When injuries or illnesses impact someone’s ability to work, such challenges can greatly harm their standard of living. In some cases, people who have been seriously injured or who have developed an illness may be able to apply for Social Security Disability benefits in order to blunt the impact that such challenges may have on their finances.
Social Security Disability can provide people who can’t work with many benefits. For example, if you are currently unable to work due to a disability, you may receive monthly income that increases with cost-of-living adjustments. If your injuries and illnesses improve, you may be eligible for vocational rehabilitation. And, because injured or ill workers often need some kind of medical insurance, you may be eligible for health care coverage as well.
The main benefit of Social Security Disability is that it gives workers the opportunity to take care of themselves instead of trying to make ends meet when their bodies won’t cooperate. While that’s that short version of Social Security Disability, there’s certainly much more that you should know before applying for benefits.
1. Some injuries don’t qualify for Social Security Disability
Just because you’re injured or develop an illness doesn’t necessarily mean you’ll qualify for Social Security Disability. For starters, an injury or illness generally needs to prevent a worker from doing the work they were previously accustomed to. Then, an illness or injury must last or is expected to last for a year or result in death.
The following are just a few examples of injuries and illnesses that may qualify for Social Security Disability benefits:
- Motor control impairment
- Degenerative disc disease
The Social Security Administration is very strict about what qualifies for medical benefits, so you’ll want to seek legal guidance concerning your eligibility before taking the time to apply.
2. Benefits are calculated by work credits
Your benefits are calculated not only by your income but also by how long you’ve worked. For every year employed at your job, you’re awarded work credits. Depending on how many work credits you’ve accumulated, your Social Security Disability benefits will vary.
3. There’s a strong chance that your benefits application could be denied
There’s always a chance, when filing for Social Security Disability, that an applicant will initially be denied their rightful benefits. In many cases, this happens because the person filing for the benefits didn’t provide enough information. It can be greatly troubling to find that your benefits application has been denied.
Making sure that you know your legal rights can help you to avoid an initial denial. Seeking legal guidance can also help to ensure that if you have to file an appeal, your case is as strong as it can be.

• [Supplied records]
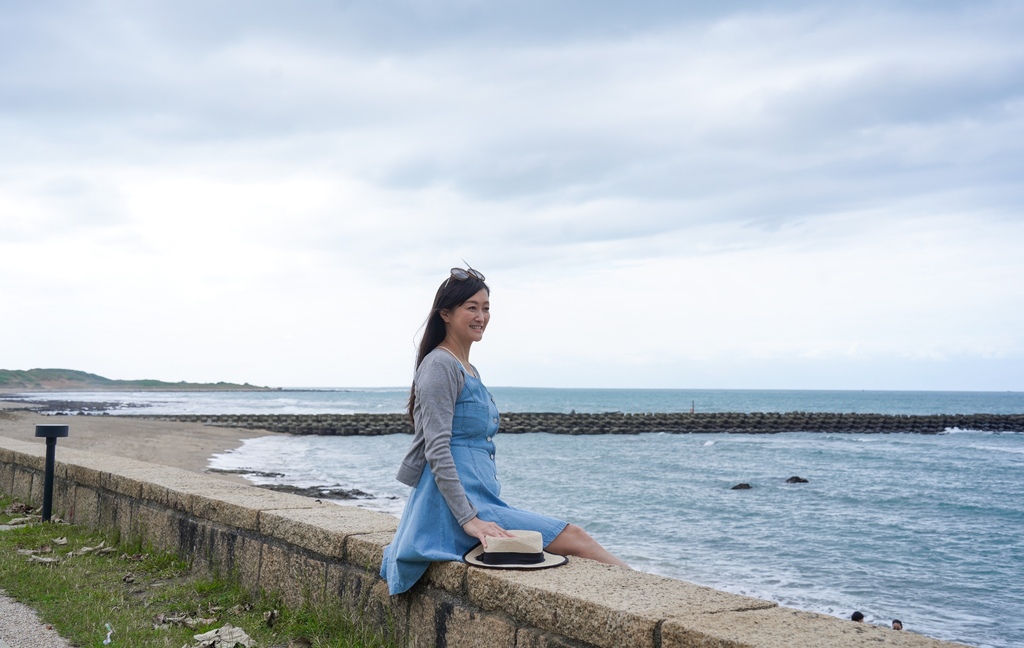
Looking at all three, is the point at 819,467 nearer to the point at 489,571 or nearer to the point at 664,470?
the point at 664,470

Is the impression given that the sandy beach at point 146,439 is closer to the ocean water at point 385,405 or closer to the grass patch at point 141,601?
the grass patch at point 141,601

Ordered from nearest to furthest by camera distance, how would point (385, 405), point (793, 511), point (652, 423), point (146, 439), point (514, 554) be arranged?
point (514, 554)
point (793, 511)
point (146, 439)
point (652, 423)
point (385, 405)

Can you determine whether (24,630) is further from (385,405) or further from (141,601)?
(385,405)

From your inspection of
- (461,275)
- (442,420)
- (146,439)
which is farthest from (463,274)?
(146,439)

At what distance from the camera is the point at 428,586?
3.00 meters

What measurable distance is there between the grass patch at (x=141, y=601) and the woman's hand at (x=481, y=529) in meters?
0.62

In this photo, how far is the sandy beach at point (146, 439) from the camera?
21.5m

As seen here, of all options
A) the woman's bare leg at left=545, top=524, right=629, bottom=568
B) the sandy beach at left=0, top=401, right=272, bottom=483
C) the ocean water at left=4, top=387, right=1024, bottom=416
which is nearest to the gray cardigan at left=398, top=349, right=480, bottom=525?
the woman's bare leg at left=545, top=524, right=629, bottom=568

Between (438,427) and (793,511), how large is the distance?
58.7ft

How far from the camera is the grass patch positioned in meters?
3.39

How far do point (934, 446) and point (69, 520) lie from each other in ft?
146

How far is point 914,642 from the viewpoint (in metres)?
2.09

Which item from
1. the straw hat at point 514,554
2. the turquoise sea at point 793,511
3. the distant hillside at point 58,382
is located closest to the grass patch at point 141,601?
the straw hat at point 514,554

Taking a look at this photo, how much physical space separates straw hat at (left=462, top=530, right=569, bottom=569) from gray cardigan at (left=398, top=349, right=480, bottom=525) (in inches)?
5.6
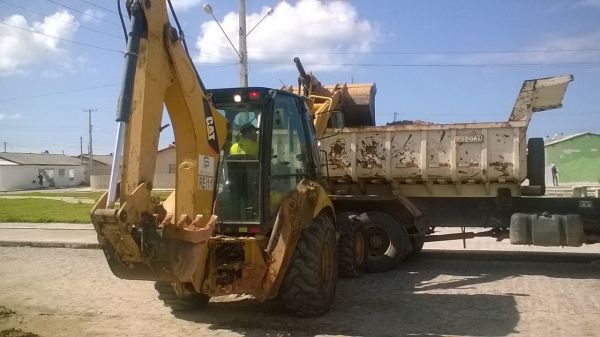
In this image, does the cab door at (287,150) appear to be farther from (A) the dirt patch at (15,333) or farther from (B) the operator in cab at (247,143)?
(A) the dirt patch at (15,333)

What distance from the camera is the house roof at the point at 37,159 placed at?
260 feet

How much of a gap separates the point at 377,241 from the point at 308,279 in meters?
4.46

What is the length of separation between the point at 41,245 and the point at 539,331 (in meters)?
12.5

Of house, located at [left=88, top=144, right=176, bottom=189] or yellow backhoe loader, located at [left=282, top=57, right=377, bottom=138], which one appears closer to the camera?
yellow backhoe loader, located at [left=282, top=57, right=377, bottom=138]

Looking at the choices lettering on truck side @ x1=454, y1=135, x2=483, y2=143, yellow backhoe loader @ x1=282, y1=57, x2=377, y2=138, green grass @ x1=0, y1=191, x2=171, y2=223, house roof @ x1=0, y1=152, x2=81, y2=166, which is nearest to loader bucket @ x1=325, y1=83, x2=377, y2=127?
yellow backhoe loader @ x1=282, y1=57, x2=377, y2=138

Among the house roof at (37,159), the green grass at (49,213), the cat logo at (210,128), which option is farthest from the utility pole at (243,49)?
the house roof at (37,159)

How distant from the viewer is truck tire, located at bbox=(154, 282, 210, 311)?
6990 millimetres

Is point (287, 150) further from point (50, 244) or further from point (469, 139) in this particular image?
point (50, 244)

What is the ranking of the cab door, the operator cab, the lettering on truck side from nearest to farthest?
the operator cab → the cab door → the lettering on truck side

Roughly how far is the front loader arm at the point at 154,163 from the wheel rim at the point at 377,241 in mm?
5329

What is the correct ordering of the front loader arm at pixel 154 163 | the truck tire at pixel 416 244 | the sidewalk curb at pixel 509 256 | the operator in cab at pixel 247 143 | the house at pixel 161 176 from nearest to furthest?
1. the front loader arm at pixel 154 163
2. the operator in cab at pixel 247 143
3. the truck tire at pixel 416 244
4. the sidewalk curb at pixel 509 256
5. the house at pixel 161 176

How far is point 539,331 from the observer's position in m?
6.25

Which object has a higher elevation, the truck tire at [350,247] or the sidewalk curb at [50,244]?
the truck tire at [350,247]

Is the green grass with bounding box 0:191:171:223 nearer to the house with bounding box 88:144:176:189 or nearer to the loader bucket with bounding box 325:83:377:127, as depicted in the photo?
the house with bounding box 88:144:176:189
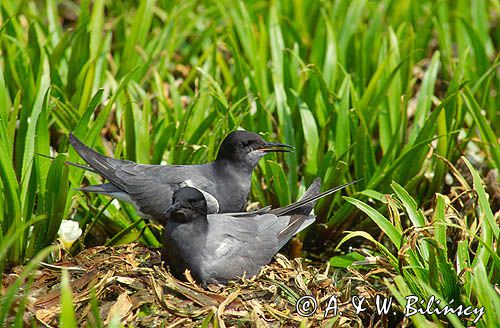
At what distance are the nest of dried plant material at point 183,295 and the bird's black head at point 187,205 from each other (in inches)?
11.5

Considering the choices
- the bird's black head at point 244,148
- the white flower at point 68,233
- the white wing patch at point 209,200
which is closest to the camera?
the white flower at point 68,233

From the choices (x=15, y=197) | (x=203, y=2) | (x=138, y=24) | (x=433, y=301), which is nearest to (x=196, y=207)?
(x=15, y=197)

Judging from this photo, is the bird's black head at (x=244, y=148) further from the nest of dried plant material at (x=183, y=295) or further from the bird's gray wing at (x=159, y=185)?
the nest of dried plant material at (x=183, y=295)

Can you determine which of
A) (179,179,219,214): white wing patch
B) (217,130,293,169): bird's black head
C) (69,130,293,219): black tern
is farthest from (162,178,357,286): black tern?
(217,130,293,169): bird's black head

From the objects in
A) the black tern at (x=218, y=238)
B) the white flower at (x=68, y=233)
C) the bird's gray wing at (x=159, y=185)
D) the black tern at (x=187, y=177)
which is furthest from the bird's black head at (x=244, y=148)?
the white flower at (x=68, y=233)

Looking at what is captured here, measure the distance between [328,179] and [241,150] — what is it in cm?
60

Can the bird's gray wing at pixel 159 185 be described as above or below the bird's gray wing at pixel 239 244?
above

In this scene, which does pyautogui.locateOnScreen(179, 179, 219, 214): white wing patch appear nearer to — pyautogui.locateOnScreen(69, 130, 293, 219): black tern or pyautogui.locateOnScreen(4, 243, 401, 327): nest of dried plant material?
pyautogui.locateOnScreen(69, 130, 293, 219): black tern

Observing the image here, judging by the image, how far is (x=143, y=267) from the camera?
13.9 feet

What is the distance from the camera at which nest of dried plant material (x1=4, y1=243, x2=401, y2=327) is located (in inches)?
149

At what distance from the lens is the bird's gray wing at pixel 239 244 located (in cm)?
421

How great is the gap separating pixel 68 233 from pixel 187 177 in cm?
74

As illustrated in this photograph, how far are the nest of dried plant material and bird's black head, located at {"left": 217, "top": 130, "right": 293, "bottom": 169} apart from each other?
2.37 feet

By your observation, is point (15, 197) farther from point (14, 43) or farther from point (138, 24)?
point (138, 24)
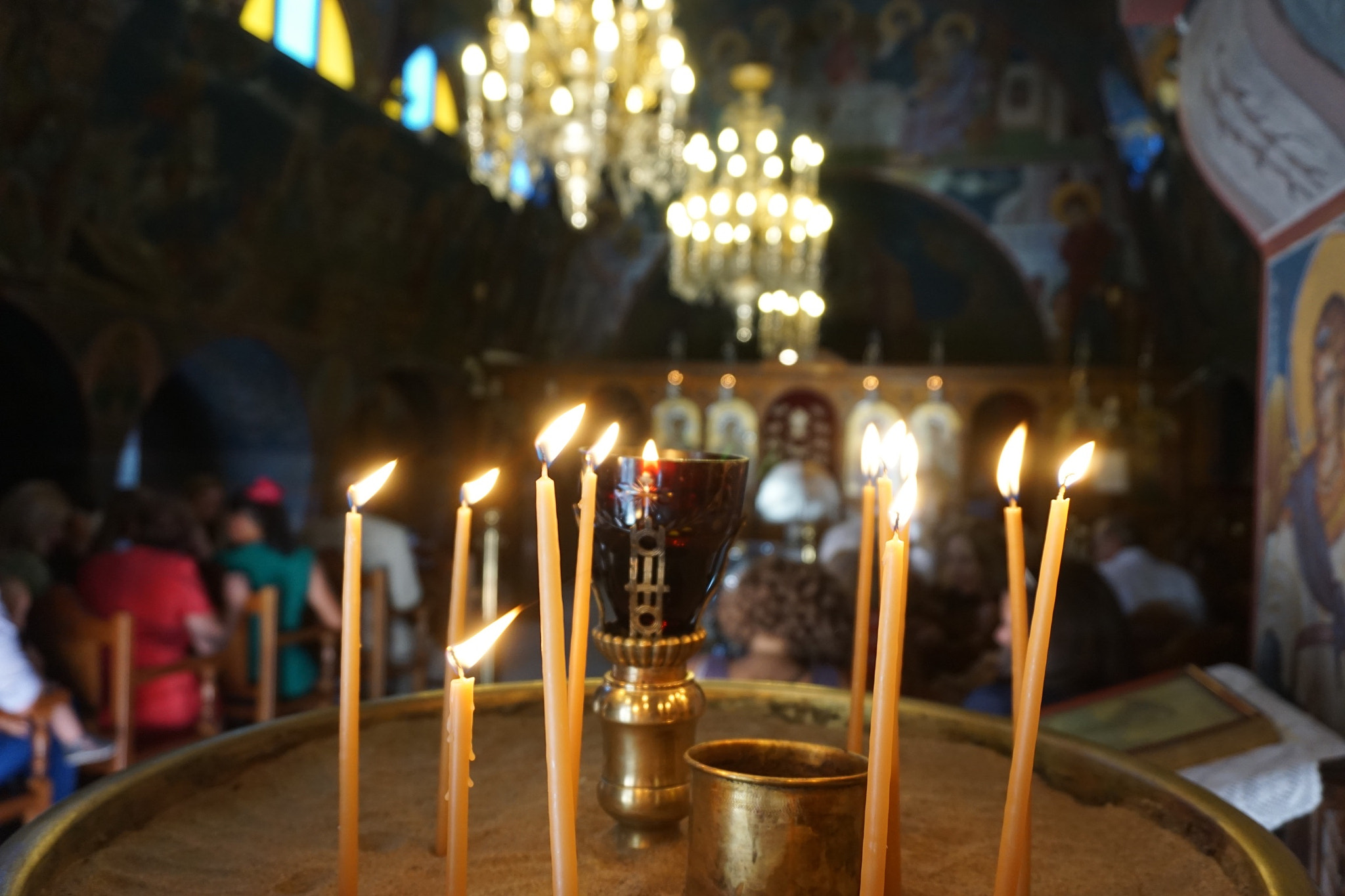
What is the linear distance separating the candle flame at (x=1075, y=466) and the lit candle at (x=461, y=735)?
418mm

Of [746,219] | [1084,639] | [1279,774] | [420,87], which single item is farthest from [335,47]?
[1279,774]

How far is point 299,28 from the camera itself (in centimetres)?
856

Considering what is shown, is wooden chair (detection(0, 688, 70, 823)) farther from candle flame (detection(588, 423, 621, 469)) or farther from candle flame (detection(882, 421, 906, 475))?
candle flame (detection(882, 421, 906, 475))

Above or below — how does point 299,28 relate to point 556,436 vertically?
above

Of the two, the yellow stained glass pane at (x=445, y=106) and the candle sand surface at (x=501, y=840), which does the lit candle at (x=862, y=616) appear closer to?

• [Problem details] Write out the Social Security Disability text word for word, from beginning to end.

• [Answer section]
When injuries or illnesses impact someone’s ability to work, such challenges can greatly harm their standard of living. In some cases, people who have been seriously injured or who have developed an illness may be able to apply for Social Security Disability benefits in order to blunt the impact that such challenges may have on their finances.
Social Security Disability can provide people who can’t work with many benefits. For example, if you are currently unable to work due to a disability, you may receive monthly income that increases with cost-of-living adjustments. If your injuries and illnesses improve, you may be eligible for vocational rehabilitation. And, because injured or ill workers often need some kind of medical insurance, you may be eligible for health care coverage as well.
The main benefit of Social Security Disability is that it gives workers the opportunity to take care of themselves instead of trying to make ends meet when their bodies won’t cooperate. While that’s that short version of Social Security Disability, there’s certainly much more that you should know before applying for benefits.
1. Some injuries don’t qualify for Social Security Disability
Just because you’re injured or develop an illness doesn’t necessarily mean you’ll qualify for Social Security Disability. For starters, an injury or illness generally needs to prevent a worker from doing the work they were previously accustomed to. Then, an illness or injury must last or is expected to last for a year or result in death.
The following are just a few examples of injuries and illnesses that may qualify for Social Security Disability benefits:
- Motor control impairment
- Degenerative disc disease
The Social Security Administration is very strict about what qualifies for medical benefits, so you’ll want to seek legal guidance concerning your eligibility before taking the time to apply.
2. Benefits are calculated by work credits
Your benefits are calculated not only by your income but also by how long you’ve worked. For every year employed at your job, you’re awarded work credits. Depending on how many work credits you’ve accumulated, your Social Security Disability benefits will vary.
3. There’s a strong chance that your benefits application could be denied
There’s always a chance, when filing for Social Security Disability, that an applicant will initially be denied their rightful benefits. In many cases, this happens because the person filing for the benefits didn’t provide enough information. It can be greatly troubling to find that your benefits application has been denied.
Making sure that you know your legal rights can help you to avoid an initial denial. Seeking legal guidance can also help to ensure that if you have to file an appeal, your case is as strong as it can be.